このアクセサリーを使って…、という事は全く考えていない。表上は真面目にやっておくことが拠点として長く使う秘訣だ。
「今回は楽に奪取したわけですのね」
一つ目は失敗してまたどこかに持って行かれてしまった。そして二つ目は今、稲葉清美の手の中にある。
今回は妙な妨害は無かったから楽だった。
「人目につかないいい場所に封印したのはいいけれど」
二つ目は静岡県は大井川の奥地。鉄道路線が終点となるさらに先に封印されていた。
寺院庁は常時封印をモニターもしているし、防衛のための転移も出来るようにしているけれど、今回は特に強敵が出てこなかったので、エージェント達は今回も返り討ちにした。
「この体はいい」
「槍はどうですの?」
「ええ、ここまで体に馴染む武器は初めてだったわ」
「そうですの、それは良かった」
今回のカナタは槍の方が重要なので上手く使えたのならいい。
「奪ってきたその箱はどうするんですの? どうもあなたは指名手配をされているようなので、持ち歩かない方がいいのでは?」
「それは解っているわ」
先日の札幌で追っ払われた事が絡んでいるとは思っているけれど、こんなにあっさり指名手配がかかるとは思っていなかった。
まさか迎え撃った伽里奈が撮影をしていたとは気が付いていない。あの時霞沙羅が仕掛けておいた魔工具は、本来カナタかアオイを撮影するための物だったけれど、意外な活躍をしてしまった。
「一旦良さそうなところに保管してからバングルの仲間に預けるわ」
バングルはマリネイラを奉る人間が集まった組織の一つ。稲葉はここの幹部の一人だ。
奪取したパーツは後日会う仲間に託す手筈になっている。
バングルとしても、寺院庁から見つかりにくい場所に保管して、幻想獣を復活させるその日を待つ事になる。
「それで次は?」
「気が早いですわね。場所はここから近いですの。

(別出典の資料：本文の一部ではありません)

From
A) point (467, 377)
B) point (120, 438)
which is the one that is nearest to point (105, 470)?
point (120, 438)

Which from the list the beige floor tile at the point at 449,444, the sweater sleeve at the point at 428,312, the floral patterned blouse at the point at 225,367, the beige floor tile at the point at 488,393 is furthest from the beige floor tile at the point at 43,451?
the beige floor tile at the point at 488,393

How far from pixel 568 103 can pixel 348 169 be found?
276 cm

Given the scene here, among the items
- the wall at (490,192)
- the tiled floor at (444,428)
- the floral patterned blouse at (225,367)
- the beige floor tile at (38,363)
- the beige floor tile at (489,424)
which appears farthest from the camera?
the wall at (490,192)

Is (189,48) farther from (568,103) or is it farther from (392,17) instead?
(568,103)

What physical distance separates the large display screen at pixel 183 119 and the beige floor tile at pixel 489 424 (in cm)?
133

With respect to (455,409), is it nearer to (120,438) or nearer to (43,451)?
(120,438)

ただ正確な場所を特定するにはもう少し時間を下さいな」
「近く?」
「海の向こうにいる、犬の脇腹くらいの位置ですか」
「面倒なところにあるのね」
「英雄2人が近くにいるのと、千葉県警が追ってますしね」
「計画を練らないと」
「組織にはテリトリーがありますから、軍が出ないように調整すればいいでしょうね」
幻想獣を沢山出すと軍が出てきて下手をすれば吉祥院と榊も出てきてしまう。
なら、陽動してはちょこちょこ出して、警察の仕事にしてしまえばいい。実際陽動なのだから、欲張ってまで町に被害を出す必要は無いのだから。
日常的にありそうな事件を演出すればいい。
パーツを取りに行く側には寺院庁は出てくる。これまで楽勝だったけれど、いい加減そろそろ対策も立ててくるだろう。そこをどう見るか、カナタの仕事では無いけれど。